Historical epidemiology suggests that there was once more variation in the virulence of smallpox epidemics.  Securely identifying smallpox epidemics in the historical record is much harder than is generally assumed, and it is harder yet to make a claim for a significant demographic impact prior to the Renaissance (Carmichael & Silverman, 1987). This is the problem with theories that smallpox was the cause of the second-century Antonine plague and then failed to cause an epidemic with a major demographic effect for many centuries. I find this very hard to believe. Additionally, the infamous smallpox epidemics in the New World are now also be reevaluated in ways that diminish smallpox’s toll and add in a wide variety of contributing factors to produce a colonization syndemic. This has most recently been summarized in essays collected in Beyond Germs: Native Depopulation in North America (2015).

One other observation from these studies: All ancient smallpox DNA to date has been extracted from mummy tissue, not a tooth or bone. This may point toward one of the limitations of ancient DNA pathogen surveys that currently use primarily teeth. Since neither mummy had visible smallpox lesions, smallpox should be considered a possibility in any mummy.


References

Duggan, A. T., Perdomo, M. F., Piombino-Mascali, D., Marciniak, S., Poinar, D., Emery, M. V., et al. (2016). 17th Century Variola Virus Reveals the Recent History of Smallpox. Current Biology, 1–7. http://doi.org/10.1016/j.cub.2016.10.061

Biagini, P., Thèves, C., Balaresque, P., Géraut, A., Cannet, C., Keyser, C., et al. (2012). Variola virus in a 300-year-old Siberian mummy. The New England Journal of Medicine, 367(21), 2057–2059. http://doi.org/10.1056/NEJMc1208124

McKenna, Maryn (8 Dec 2016) Child Mummy Found with Oldest Known Smallpox Virus. National Geographic. (online)

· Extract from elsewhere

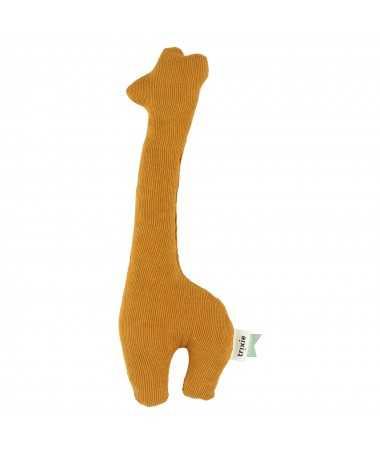 Hochet girafe - Ribble Ochre - Lange biologique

Carmichael, A. G., & Silverstein, A. M. (1987). Smallpox in Europe before the seventeenth century: virulent killer or benign disease? Journal of the History of Medicine and Allied Sciences, 42(2), 147–168.

Furuse Y, Suzuki A, & Oshitani H (2010). Origin of measles virus: divergence from rinderpest virus between the 11th and 12th centuries. Virology journal, 7 PMID: 20202190

Taubenberger, J. K., & Morens, D. M. (2005). 1918 Influenza: the mother of all pandemics. Emerging Infectious Diseases, 12(1), 15–22. http://doi.org/10.3201/eid1201.050979

Beyond Germs: Native Depopulation in North America. Edited by Catherine Cameron, Paul Kelton, and Alan Swedlund. University of Arizona Press, 2015.